TASK DIRECTIONS:
Your copy should start at the line with "Inštitúcie EÚ - Európsky" and end at the line with "worshipbrasil-600-clean (1)" in the data below. Transcribe only those lines, exactly, pictures excluded.

DATA:
___
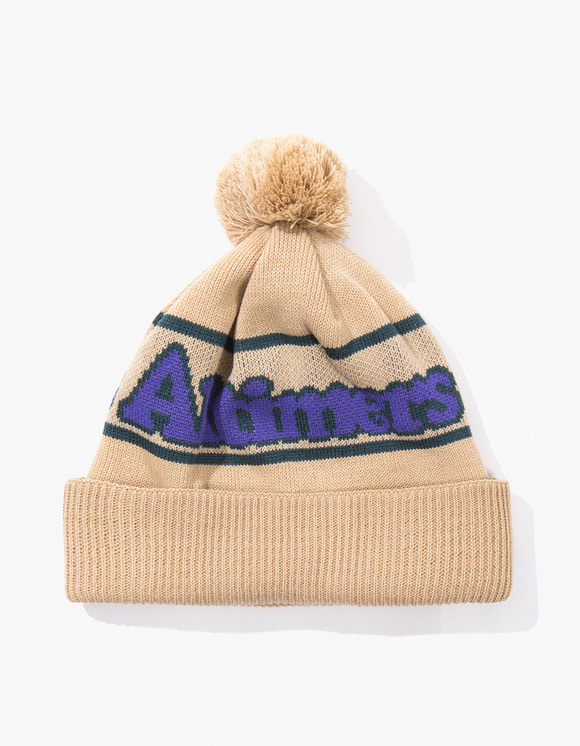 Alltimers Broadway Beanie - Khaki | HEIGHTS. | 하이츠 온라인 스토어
___
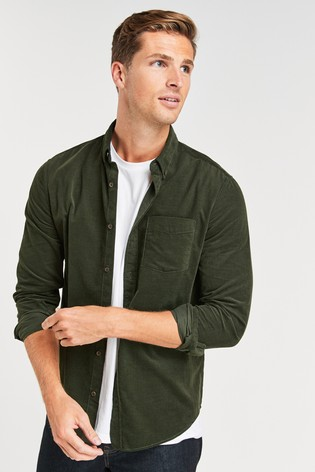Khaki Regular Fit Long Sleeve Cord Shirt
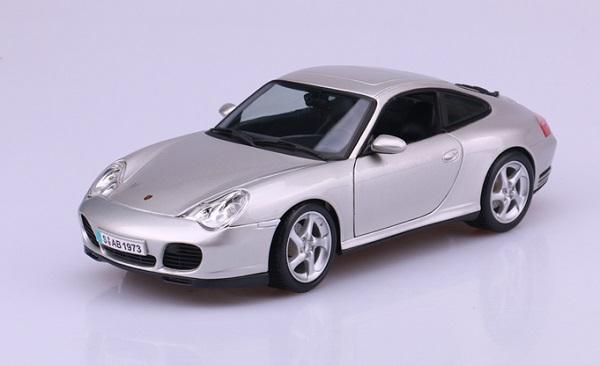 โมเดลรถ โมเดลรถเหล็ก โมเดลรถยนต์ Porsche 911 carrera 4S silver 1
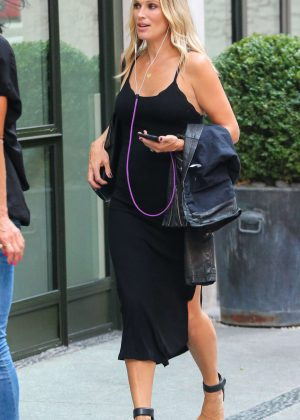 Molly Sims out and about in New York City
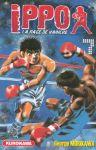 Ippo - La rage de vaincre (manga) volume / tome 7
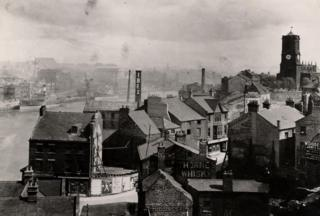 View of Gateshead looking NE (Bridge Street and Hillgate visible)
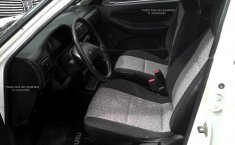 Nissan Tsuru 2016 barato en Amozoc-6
___
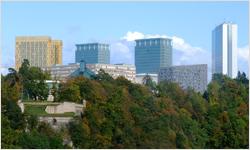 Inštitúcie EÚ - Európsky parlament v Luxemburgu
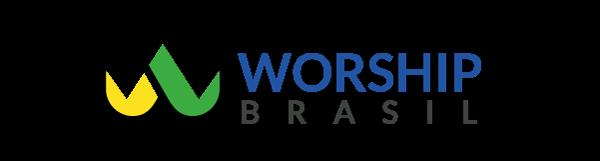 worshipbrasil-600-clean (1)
___
SOLUTION:
 Inštitúcie EÚ - Európsky parlament v Luxemburgu
 worshipbrasil-600-clean (1)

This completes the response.